With an interest in design and innovation, producer and art collector client David Johnson, along with Rios Clementi Hale Studios and The Hammer Group, transformed a landmarked 1880s Victorian house overlooking Santa Monica bay into vibrant, art-filled offices. Monochromatic palettes streamline the Victorian details, and highlight the extensive contemporary art collection curated by Johnson, who is co-Chair of the Museum of Contemporary Art, Los Angeles. The architecture, interiors, and landscape throughout the project continually juxtapose, blend, and contrast notions of the historical with the contemporary.
From the street-front, the dark gray building (a color consistent with the Queen Anne-style of the building) sits behind a colorful front yard regularly replanted with rows of bright perennials. The front yard is intended to serve the community as a pedestrian-friendly, changing work of art. White horizontal fence, railings, and exterior accents add to the tension between geometric linearity and Victorian exuberance. Beneath deep sky-blue painted eaves sit bright fuchsia rocking chairs—another mixing of historic form with a contemporary feel.
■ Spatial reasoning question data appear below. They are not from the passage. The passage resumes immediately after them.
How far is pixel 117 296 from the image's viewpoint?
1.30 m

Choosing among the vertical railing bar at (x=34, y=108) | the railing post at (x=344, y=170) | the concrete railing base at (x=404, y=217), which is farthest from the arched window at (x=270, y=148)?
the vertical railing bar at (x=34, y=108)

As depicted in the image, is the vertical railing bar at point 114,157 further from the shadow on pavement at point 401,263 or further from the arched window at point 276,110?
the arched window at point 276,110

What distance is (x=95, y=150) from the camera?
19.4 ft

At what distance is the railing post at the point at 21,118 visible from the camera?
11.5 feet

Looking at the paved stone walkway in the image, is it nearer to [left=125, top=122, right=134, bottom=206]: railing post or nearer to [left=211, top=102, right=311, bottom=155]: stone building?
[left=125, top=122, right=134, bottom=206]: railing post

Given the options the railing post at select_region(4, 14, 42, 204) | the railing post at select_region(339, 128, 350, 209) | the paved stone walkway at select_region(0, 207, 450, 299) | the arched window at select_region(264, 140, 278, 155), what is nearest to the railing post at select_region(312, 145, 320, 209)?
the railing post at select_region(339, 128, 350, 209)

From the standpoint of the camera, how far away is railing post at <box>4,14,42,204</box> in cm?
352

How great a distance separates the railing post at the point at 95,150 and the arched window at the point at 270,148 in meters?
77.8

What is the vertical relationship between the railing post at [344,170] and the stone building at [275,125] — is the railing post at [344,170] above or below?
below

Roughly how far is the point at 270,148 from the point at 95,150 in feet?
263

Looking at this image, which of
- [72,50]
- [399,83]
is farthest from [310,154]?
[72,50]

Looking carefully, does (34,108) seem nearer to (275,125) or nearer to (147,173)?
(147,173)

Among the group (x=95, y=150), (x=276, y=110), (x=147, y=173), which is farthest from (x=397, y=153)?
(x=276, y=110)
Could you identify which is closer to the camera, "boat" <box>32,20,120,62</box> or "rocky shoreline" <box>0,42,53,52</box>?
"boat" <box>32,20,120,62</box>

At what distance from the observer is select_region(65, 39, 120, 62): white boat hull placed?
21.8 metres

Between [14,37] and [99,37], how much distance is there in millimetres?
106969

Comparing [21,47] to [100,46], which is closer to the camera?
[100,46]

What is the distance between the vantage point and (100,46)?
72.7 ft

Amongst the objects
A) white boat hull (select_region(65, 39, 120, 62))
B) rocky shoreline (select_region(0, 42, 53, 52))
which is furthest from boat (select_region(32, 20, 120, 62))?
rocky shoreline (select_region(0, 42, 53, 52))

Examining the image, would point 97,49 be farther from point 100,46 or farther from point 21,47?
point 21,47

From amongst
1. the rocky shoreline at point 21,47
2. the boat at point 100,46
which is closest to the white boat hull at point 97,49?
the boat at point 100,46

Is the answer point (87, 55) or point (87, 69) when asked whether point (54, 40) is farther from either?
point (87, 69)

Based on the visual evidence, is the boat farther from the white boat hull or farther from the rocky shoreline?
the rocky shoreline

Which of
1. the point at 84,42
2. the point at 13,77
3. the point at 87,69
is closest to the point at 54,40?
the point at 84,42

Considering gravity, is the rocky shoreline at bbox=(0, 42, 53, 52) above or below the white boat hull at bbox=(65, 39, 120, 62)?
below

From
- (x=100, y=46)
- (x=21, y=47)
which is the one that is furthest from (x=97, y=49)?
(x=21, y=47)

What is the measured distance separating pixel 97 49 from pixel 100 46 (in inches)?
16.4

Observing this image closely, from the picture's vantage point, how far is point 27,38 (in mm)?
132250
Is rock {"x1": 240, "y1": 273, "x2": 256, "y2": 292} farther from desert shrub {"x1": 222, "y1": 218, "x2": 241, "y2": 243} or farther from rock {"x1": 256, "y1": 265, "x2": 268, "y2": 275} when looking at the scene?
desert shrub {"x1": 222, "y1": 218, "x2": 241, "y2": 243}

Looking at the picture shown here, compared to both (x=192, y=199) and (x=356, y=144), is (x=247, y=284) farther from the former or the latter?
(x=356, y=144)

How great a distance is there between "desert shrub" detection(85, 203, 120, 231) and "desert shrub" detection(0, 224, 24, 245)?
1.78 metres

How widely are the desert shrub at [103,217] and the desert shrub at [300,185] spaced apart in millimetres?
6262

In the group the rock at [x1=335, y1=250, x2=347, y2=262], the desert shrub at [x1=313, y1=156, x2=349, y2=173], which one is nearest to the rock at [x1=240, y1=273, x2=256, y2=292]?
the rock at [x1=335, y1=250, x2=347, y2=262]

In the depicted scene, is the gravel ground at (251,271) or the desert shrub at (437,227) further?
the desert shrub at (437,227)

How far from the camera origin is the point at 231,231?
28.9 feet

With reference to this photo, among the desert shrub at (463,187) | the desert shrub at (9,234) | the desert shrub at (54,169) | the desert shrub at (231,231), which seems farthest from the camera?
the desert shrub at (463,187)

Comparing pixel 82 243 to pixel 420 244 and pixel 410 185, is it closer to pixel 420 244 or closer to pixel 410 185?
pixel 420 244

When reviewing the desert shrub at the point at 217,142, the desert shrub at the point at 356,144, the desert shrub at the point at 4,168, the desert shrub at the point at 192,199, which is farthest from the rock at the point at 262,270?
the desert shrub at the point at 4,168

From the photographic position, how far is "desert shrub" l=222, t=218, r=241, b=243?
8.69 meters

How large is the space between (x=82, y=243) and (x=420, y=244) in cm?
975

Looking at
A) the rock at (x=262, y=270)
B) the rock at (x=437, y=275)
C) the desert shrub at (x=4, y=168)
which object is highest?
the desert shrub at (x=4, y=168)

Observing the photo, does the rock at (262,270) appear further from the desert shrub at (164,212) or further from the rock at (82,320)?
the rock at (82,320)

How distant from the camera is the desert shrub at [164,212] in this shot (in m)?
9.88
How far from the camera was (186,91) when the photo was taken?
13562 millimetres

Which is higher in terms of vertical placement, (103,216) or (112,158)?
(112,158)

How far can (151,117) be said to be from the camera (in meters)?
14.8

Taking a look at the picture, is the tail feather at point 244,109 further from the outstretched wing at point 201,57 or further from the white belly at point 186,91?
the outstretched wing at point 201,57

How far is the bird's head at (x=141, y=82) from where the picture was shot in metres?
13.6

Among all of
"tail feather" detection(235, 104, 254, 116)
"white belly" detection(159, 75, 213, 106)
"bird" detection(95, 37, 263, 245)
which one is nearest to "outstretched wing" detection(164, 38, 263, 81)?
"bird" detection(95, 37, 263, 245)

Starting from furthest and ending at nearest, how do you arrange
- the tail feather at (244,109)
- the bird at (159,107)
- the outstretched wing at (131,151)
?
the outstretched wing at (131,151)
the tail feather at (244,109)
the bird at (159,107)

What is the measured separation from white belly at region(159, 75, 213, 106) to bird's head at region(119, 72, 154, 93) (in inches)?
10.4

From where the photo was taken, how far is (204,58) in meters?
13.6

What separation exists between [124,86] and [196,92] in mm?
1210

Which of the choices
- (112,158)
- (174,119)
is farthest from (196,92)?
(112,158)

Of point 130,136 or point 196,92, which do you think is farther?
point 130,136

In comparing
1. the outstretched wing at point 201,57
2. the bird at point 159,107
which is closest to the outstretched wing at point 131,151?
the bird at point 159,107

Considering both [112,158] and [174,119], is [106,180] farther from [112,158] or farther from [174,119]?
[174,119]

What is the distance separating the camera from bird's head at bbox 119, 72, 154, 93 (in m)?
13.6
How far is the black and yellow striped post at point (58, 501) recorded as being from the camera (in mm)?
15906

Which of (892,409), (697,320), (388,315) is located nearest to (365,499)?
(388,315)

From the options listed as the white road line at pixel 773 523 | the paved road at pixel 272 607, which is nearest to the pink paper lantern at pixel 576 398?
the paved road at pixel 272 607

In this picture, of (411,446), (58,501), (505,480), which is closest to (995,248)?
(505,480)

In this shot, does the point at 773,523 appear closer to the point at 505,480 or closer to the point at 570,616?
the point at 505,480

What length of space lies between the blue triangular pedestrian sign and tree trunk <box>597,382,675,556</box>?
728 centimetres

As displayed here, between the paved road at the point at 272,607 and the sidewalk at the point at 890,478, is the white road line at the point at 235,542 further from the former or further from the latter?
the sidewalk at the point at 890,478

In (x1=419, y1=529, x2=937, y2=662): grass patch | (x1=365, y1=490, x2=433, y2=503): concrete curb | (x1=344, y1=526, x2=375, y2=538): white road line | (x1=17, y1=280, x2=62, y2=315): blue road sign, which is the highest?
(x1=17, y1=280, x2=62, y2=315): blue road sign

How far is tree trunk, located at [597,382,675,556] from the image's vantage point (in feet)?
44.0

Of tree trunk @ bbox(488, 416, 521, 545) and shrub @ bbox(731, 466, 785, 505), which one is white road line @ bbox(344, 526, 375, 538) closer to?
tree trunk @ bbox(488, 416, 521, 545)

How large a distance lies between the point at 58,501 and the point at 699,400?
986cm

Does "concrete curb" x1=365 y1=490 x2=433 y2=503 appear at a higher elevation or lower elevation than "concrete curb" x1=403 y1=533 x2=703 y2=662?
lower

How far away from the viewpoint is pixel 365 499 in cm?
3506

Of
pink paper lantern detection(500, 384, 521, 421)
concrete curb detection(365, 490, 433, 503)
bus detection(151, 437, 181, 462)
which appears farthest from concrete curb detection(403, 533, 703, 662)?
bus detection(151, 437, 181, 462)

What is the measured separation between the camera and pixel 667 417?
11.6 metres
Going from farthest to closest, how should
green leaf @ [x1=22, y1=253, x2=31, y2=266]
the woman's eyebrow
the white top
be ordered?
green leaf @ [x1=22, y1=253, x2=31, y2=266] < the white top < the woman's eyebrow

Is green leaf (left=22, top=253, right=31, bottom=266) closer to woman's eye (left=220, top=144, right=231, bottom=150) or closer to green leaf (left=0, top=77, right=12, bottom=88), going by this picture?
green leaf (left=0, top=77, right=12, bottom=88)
Stark white interiors contrast with the dark exterior walls. Accents of color, including the “blue sky” of the front porch, are derived from the pallet of Santa Barbara painter, Hank Pitcher, who perfectly captures the beach and surf hues of this particular climate and place. The blue, pink and purple leather covering the Eames conference chairs is borrowed from images in Pitcher’s book. Original fireplaces are lacquered bright white, and the original fireboxes are covered in white-painted glass. Decorative moldings, chair rails, newel posts, balustrades, spandrels, and paneling also match the wall color to maintain their essence. Concealed mechanical systems and state-of-the-art lighting and controls are integrated into a museum-quality set of rooms. Existing stained-oak flooring throughout was refinished, creating a dark neutral background for the art and furnishings.
The carriage house—which accommodates open office area and executive office—features a projector window that frames the third-floor ocean view, turning a simple architectural element into a sculptural device. Like the art collection, the interiors are designed to appear as a series of functional installations against the neutral, gallery-like, background. Each piece of furniture was selected for qualities that include innovative design, construction, form, materials and historic or cultural significance.
Nestled in a private court between the historic main house and back house, a 16 foot square marble plinth floats 6 inches above the ground. Like the bands of flowers in the front yard, the plinth, both in material and detail, is less a landscape then it is a sculpture to be viewed and occupied. As Lawrence Weiner’s text (applied to the back house) implies, “ALL OF THE ABOVE” extends the subject of the work of art from the object to the world beyond.